Pesquisa revela disparidade nos investimentos em segurança pública e políticas para egressos do sistema prisional.
Gastos com polícias superam em quase 5 mil vezes o investimento em políticas para ex-presidiários, revelando um funil de investimentos desproporcional.
Um estudo recente revelou uma disparidade significativa nos investimentos em segurança pública no Brasil. O gasto com polícias nos estados é quase 5 mil vezes maior do que o destinado a políticas para pessoas que saem do sistema prisional.
Para cada R$ 4.877 gastos com polícias em 2024, apenas R$ 1 foi investido em políticas para egressos, segundo a pesquisa nacional “O Funil de Investimentos da Segurança Pública e do Sistema Prisional”, elaborada pelo centro de pesquisa Justa. O estudo analisou dados de 24 unidades federativas, abrangendo 96% dos orçamentos estaduais.
Luciana Zaffalon, diretora-executiva do Justa, criticou a alocação de recursos, afirmando que os investimentos bilionários mantêm políticas de encarceramento ineficientes, enquanto a reintegração de ex-presidiários enfrenta falta de recursos. A entidade avalia que essa divisão orçamentária contribui para o inchaço do sistema prisional e dificulta a ressocialização.
Desproporcionalidade nos Gastos
Os estados analisados somaram R$ 109 bilhões em gastos com polícias e sistema prisional em 2024. Desse montante, 79,9% foram destinados às polícias, 20% ao sistema penitenciário e apenas 0,001% a políticas para egressos.
Apenas seis estados destinaram recursos específicos para programas de reintegração.
Zaffalon destaca o Plano Pena Justa, iniciativa do CNJ e do governo federal, como um instrumento para mudar esse cenário. O plano visa combater a superlotação, melhorar a infraestrutura e fortalecer os direitos das pessoas que já cumpriram suas penas.

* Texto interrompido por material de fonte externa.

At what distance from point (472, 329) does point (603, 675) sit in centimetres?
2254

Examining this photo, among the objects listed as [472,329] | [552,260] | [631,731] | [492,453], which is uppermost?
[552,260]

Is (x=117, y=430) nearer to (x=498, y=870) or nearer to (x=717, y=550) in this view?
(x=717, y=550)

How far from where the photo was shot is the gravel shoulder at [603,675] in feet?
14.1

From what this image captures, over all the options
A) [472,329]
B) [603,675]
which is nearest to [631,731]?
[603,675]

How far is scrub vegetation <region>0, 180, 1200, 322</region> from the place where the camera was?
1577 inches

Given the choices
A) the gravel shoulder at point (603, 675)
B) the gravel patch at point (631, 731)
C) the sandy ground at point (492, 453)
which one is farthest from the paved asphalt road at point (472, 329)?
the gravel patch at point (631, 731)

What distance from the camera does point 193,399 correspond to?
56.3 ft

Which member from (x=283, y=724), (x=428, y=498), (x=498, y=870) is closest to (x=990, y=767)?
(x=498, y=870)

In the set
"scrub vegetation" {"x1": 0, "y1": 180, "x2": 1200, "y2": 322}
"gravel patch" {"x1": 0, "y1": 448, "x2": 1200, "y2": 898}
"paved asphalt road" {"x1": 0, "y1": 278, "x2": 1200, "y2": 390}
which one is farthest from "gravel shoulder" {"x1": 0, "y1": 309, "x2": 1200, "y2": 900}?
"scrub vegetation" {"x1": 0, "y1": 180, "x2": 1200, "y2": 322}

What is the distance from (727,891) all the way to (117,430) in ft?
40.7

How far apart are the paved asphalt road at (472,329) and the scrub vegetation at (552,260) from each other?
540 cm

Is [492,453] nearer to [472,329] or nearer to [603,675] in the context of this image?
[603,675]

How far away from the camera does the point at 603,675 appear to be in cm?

A pesquisa também aponta desequilíbrio nos gastos dentro das polícias, com maior parte dos recursos indo para as Polícias Militares, enquanto as polícias técnico-científicas, responsáveis pela produção de provas técnicas, recebem uma parcela mínima. Segundo Zaffalon, esse “desinvestimento na produção de prova” prejudica a legitimidade do sistema prisional.
O Rio de Janeiro é um dos estados que mais gastam com polícias em relação ao orçamento estadual, enquanto São Paulo lidera em números absolutos. A denúncia de violência policial em São Paulo chegou à Organização dos Estados Americanos (OEA), com críticas às operações policiais que resultaram em mortes e abusos.